Sirens in the Huntersville neighborhood near Duke Energy's McGuire Nuclear Station caused concerns for homeowners Thursday morning.
A Duke spokesperson said the alert was a mistake and it took them hours to figure out what triggered the sirens.
Craig Westman went on a walk with his dog through his neighborhood near Birkdale Village when he heard the alarm. Westman said he wasn't alarmed since siren testing happens often, but the timing did throw him off.
"The sirens usually go off around noon," said Westman.
At about 4:30 a.m. Thursday, crews at McGuire Nuclear Station off Highway 73 noticed a system that controls the sirens in Mecklenburg County wasn't working properly. Duke Energy spokesperson Jennifer Jabon said when crews tested the system around 10:30 a.m. and the sirens sounded.
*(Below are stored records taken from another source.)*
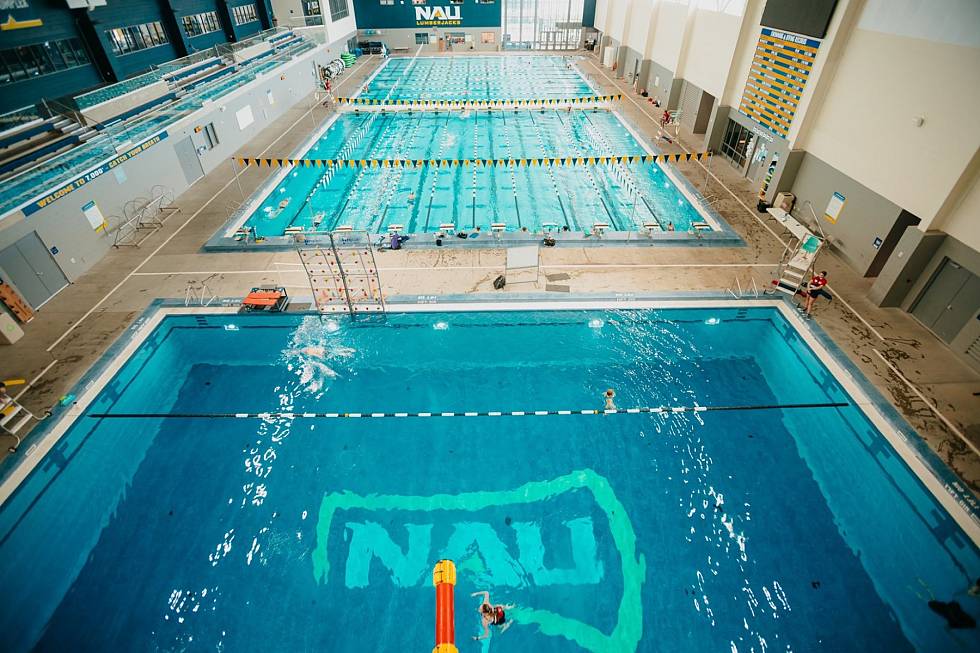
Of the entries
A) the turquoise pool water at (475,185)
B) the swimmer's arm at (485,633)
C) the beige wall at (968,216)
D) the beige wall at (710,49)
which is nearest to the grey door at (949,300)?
the beige wall at (968,216)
"It was during us troubleshooting and testing. It should have been sounded silently but the test was audible," said Jabon.
For hours, crews worked to figure out what was wrong and used a backup system to activate the sirens in case an emergency happened.
They eventually found it was a communication failure in the system and fixed it about six hours after the false alarm.
"We regret that this caused any concern or inconvenience for the public," said Jabon.
Duke Energy performs a silent test on the sirens twice a week. They do an audible test once every three months. Dates for the audible tests are listed in a calendar mailed to area residents each year. Media alerts are also sent out before each test and details are available online.